Religion

‘THE 10:49’

BRADENTON — For now, it’s simply called, “the 10:49,” which sounds like the name of a steam locomotive from the old days of rail travel.

Some might call First Baptist Church’s “10:49” a contemporary or modern service. But that just doesn’t seem quite right, says senior Pastor Rick Lineberger, who has been at the church at 1306 Manatee Ave. W. for six years.

After all, Lineberger reasons, why should the faithful who attend the more traditional 8 and 10:50 a.m. Sunday services in the main sanctuary feel they are any less modern or contemporary?

“We pastors have always wrestled with what to call these services,” Lineberger said. “But what really matters is that we are trying to reach out to everyone.”

Maybe the train image is a good one.

The 10:49, with its band and energetic new leader in Pastor John Gregory, has attracted an enthusiastic following. Like a locomotive, it chugs into the old memorial chapel on the First Baptist campus every Sunday precisely at 10:49 a.m. with a freight of joyful noise, says member Bonnie Oyler.

“It is very personal,” Oyler said. “You have 100 to 150 people there. You can easily make a new friend. It’s a relaxed environment. The leaders are very personal. And I love the music.”

Lisa Fulghum attends the 10:49 and loves the memorial chapel where it’s held.

“It’s a glorious place on a Sunday morning,” Fulghum said. “You’ve got all that stained glass, and when the light pours through those windows it’s wonderful.”

The 10:49 began on the first Sunday in January when worship leader Matt Johnson put together a praise band comprised of several members who played guitar, drums and piano.

Lineberger explains the need for the service in simple terms:

“Our world is changing quickly and we have an unchanging message,” Lineberger said. “So, our methods have to change.”

The 10:49 offers contemporary Christian music and the dress is casual.

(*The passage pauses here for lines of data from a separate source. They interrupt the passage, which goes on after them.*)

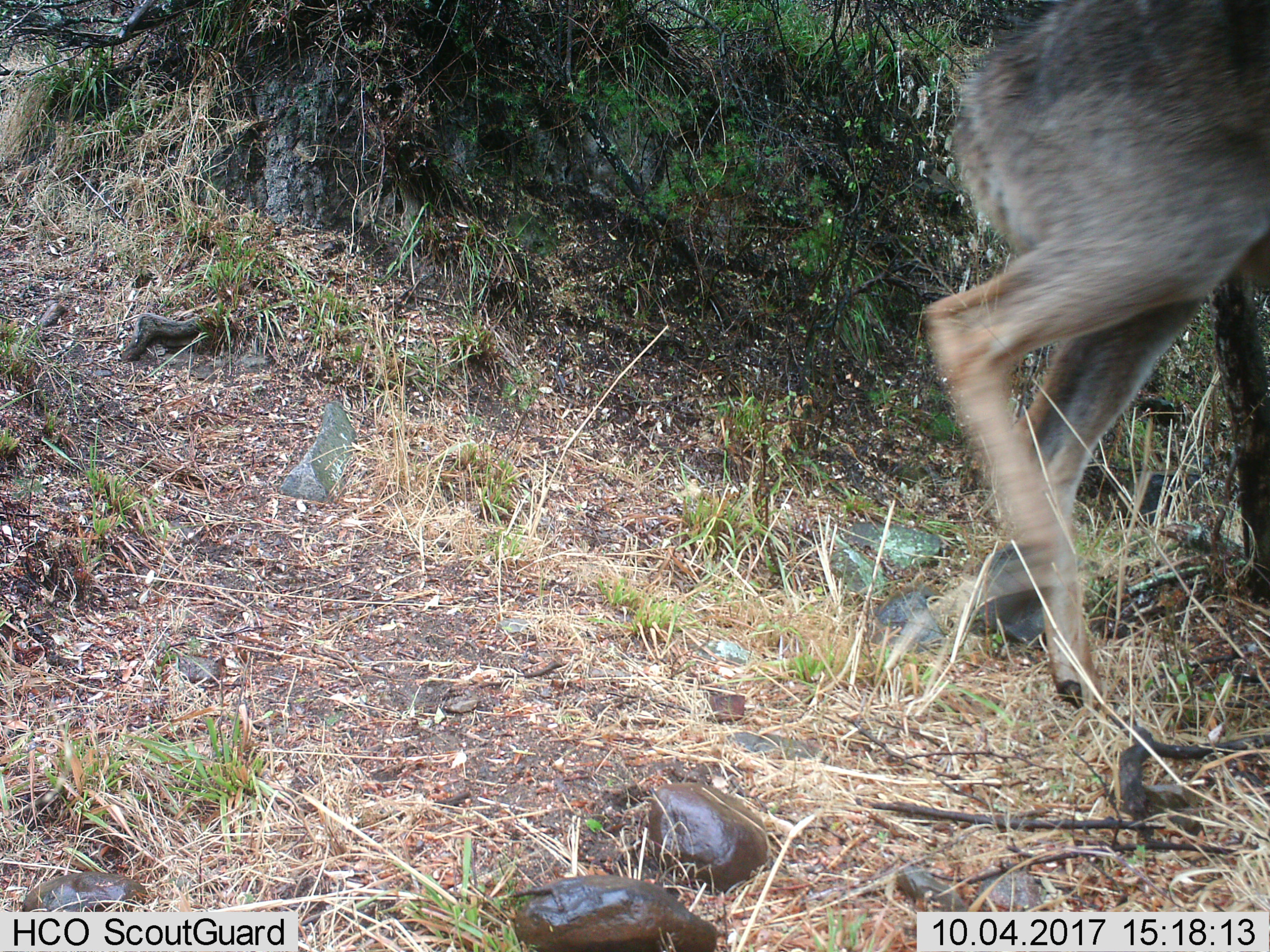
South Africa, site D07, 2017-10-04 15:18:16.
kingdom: Animalia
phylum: Chordata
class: Mammalia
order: Artiodactyla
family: Bovidae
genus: Tragelaphus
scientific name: Tragelaphus strepsiceros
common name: greater kudu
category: kudu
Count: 1.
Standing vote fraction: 0%.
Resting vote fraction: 0%.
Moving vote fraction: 100%.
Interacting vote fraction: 0%.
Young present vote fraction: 0%.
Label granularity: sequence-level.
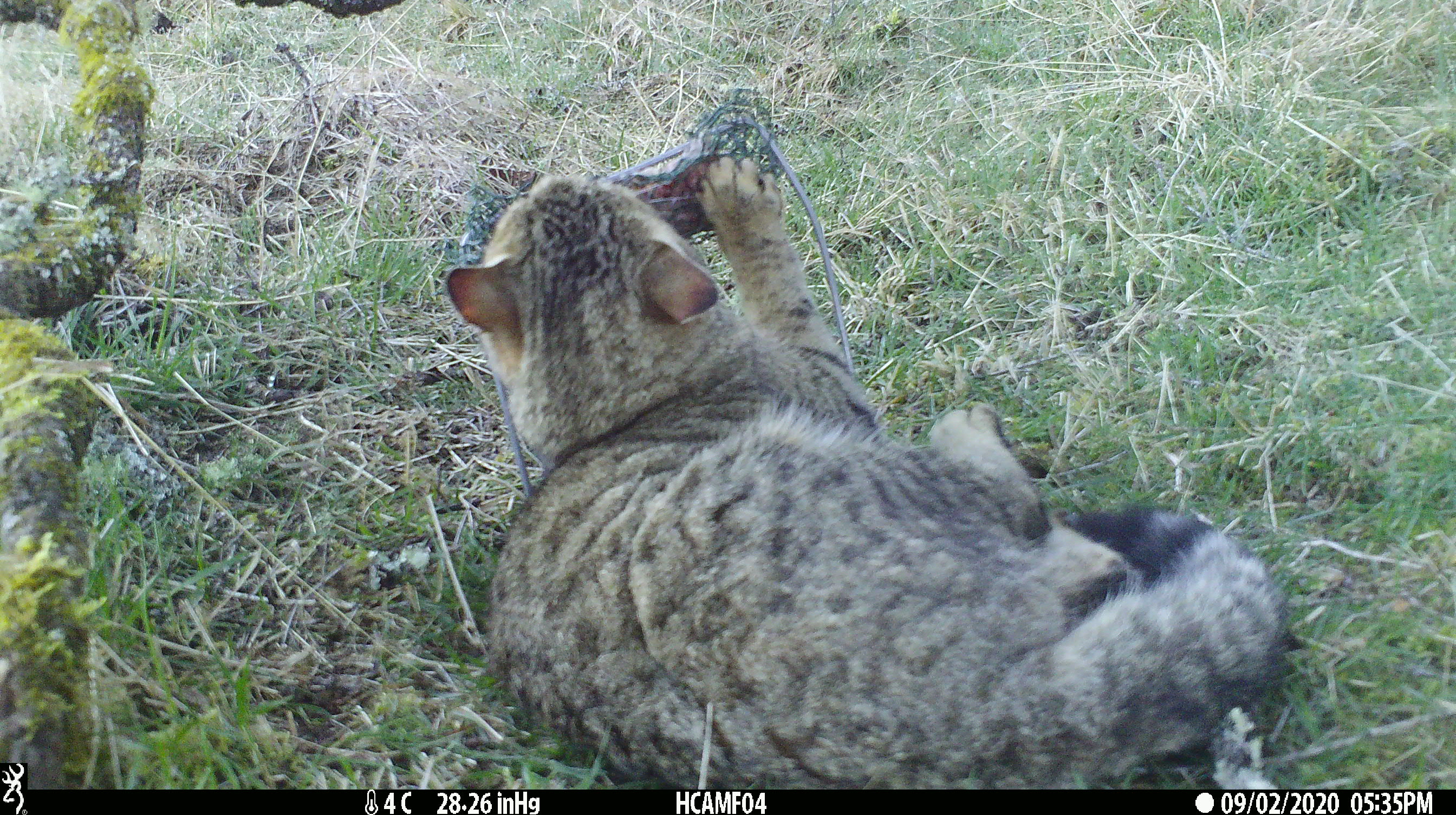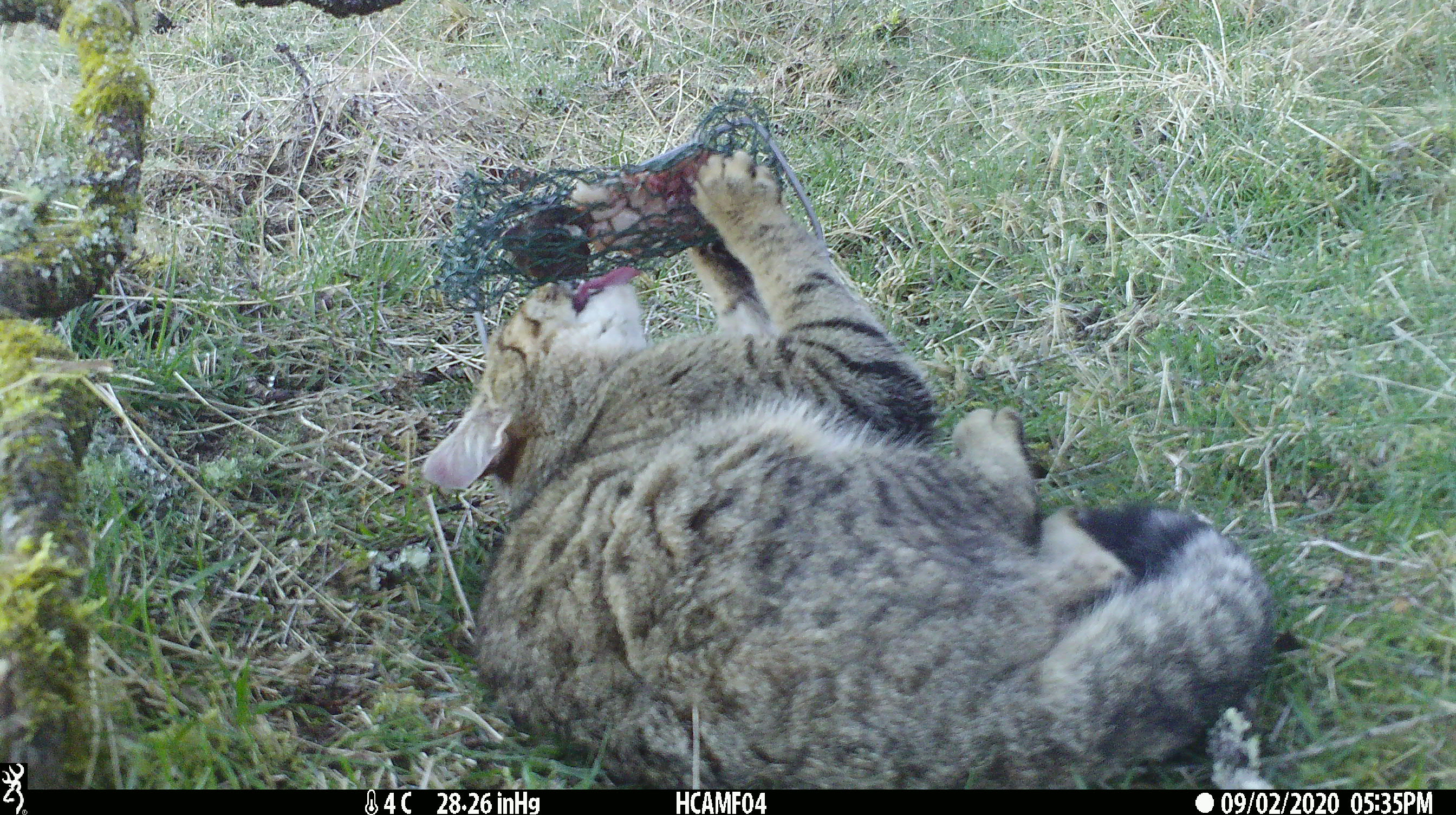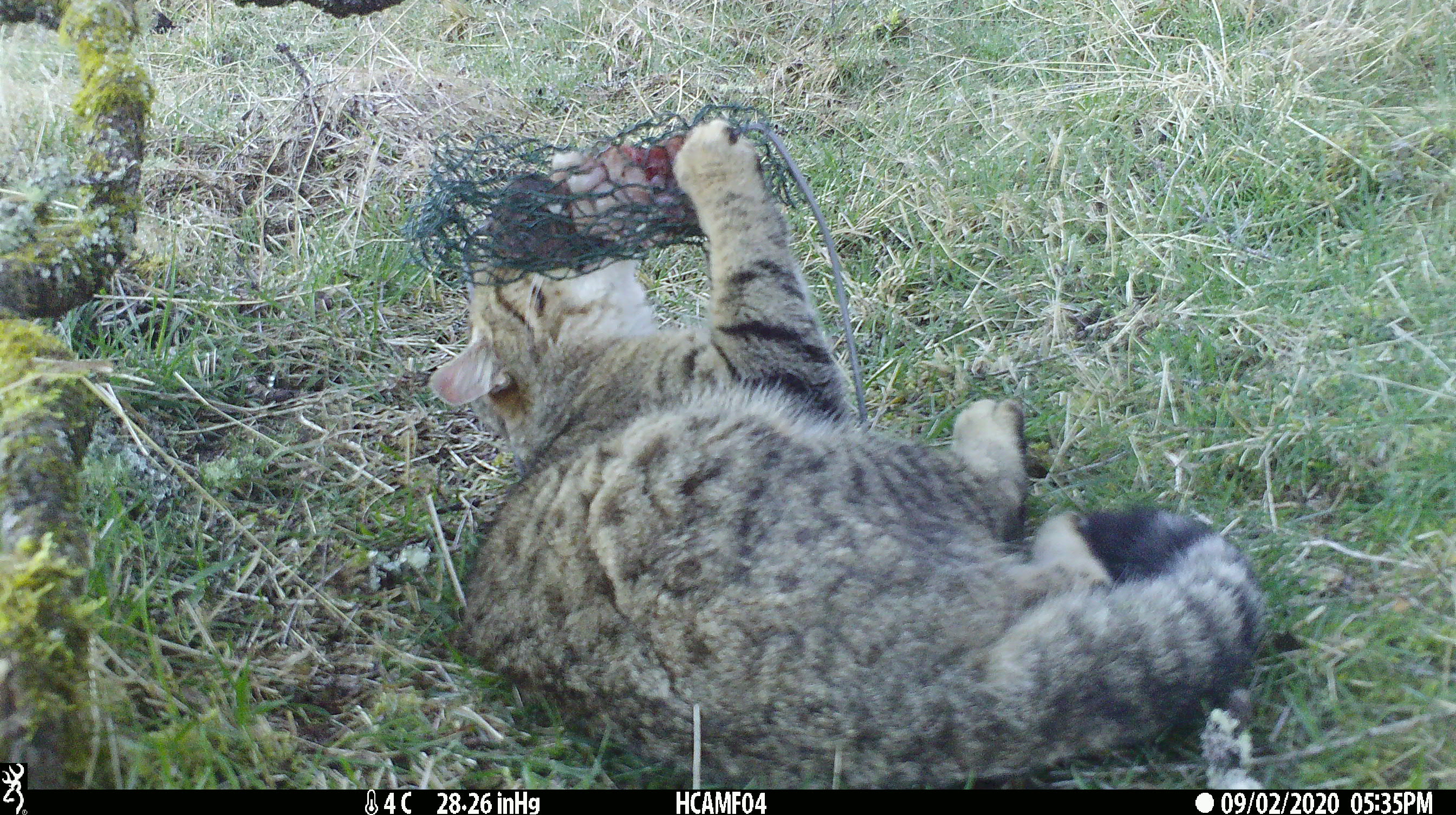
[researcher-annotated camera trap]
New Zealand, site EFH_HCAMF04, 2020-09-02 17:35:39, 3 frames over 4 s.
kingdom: Animalia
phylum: Chordata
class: Mammalia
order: Carnivora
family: Felidae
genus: Felis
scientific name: Felis catus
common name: domestic cat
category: cat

“We sensed the need for a service that would appeal to a younger audience and that would have more freedom in worship,” Lineberger said. “We wanted a service where people could invite their friends and no one would be dressed up. People sometimes think of a traditional Baptist church as being formal.

“That first Sunday was exciting,” Lineberger added.

Attendance numbers have steadily grown.

Gregory, who was born in Tennessee and raised in Alabama, came on board six weeks ago. He was ordained in 2003 after a long career as a music educator in schools.

“I’m a preacher’s kid,” Gregory said. “I grew up in church from the first Sunday in my life. It’s in my blood. I feel called.”

Gregory gets excited when he sees his flock stand and wave their hands in the air. They sing enthusiastically with the music.

“John is just remarkable in including everyone and encouraging participation,” Oyler said.

“He is sensitive to the fact that there are all ages out there, including young people from 12 to 18. He will crack a joke and say, ‘Are you out there?’”

Gregory leads the first half of the service, the rousing praise and worship half, and then those in the memorial chapel get a live feed via TV screen of Lineberger’s message from the main sanctuary.

“People say, ‘Isn’t that impersonal?’ but you are so focused on what Pastor Lineberger is saying that you forget he’s on a TV screen,” said Oyler.

Gregory says he has been given creative freedom to take the first half of the service wherever he thinks it should go.

He incorporates live interviews with people so they can share their personal testimony.

“I can do human dramas or show videos,” Gregory said.

For the May 30 service, he plans a live interview with a Vietnam veteran and an interview with a local woman whose husband is in Iraq. They will be hooked up via Skype.

Lineberger is excited about what Gregory is doing.

“We are touching people who are hurting,” Lineberger said.

“We are ministering to them in a setting that offers real freedom to be touched by the Lord.”